Intocable para los tradicionalistas, el
valor de la familia como institución viene redefiniéndose desde los mismos
orígenes de las civilizaciones. De entrada, el término ya tiene una dudosa
etimología en latín haciendo referencia a todos los que convivían bajo un mismo
techo, incluidos amos y sirvientes.
Durante la España franquista y bajo la
inspiración eclesiástica la familia se estimuló como célula de la sociedad, es
decir, principio elemental con identidad organizativa propia y transmisora de
los valores más preciados. Era el Estado y la Iglesia quienes inspiraban el
orden y las referencias al pater familias
dotado de una incuestionable autoridad reforzada por una fuerte tradición.

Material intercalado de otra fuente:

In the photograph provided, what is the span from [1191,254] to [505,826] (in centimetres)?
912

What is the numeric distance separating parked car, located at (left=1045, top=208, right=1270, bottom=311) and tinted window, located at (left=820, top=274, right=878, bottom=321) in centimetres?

Pero, al igual que a las instituciones
estatales, los valores democráticos también llegaron a la familia. Y la
autoridad familiar se sometió a la voluntad de sus componentes hasta acabar invirtiéndose
el poder de decisión pasando a los hijos, gobernantes por mayoría absoluta en
el parlamento doméstico de unos padres serviles que han reducido su labor
educativa por dejación de funciones.
Y una nave a merced de vientos
alentados por antojos y caprichos nunca puede llevar buen curso. Una vez más los tiempos exigen una nueva redefinición en la que el principio de autoridad sea ejercido con la responsabilidad pertinente.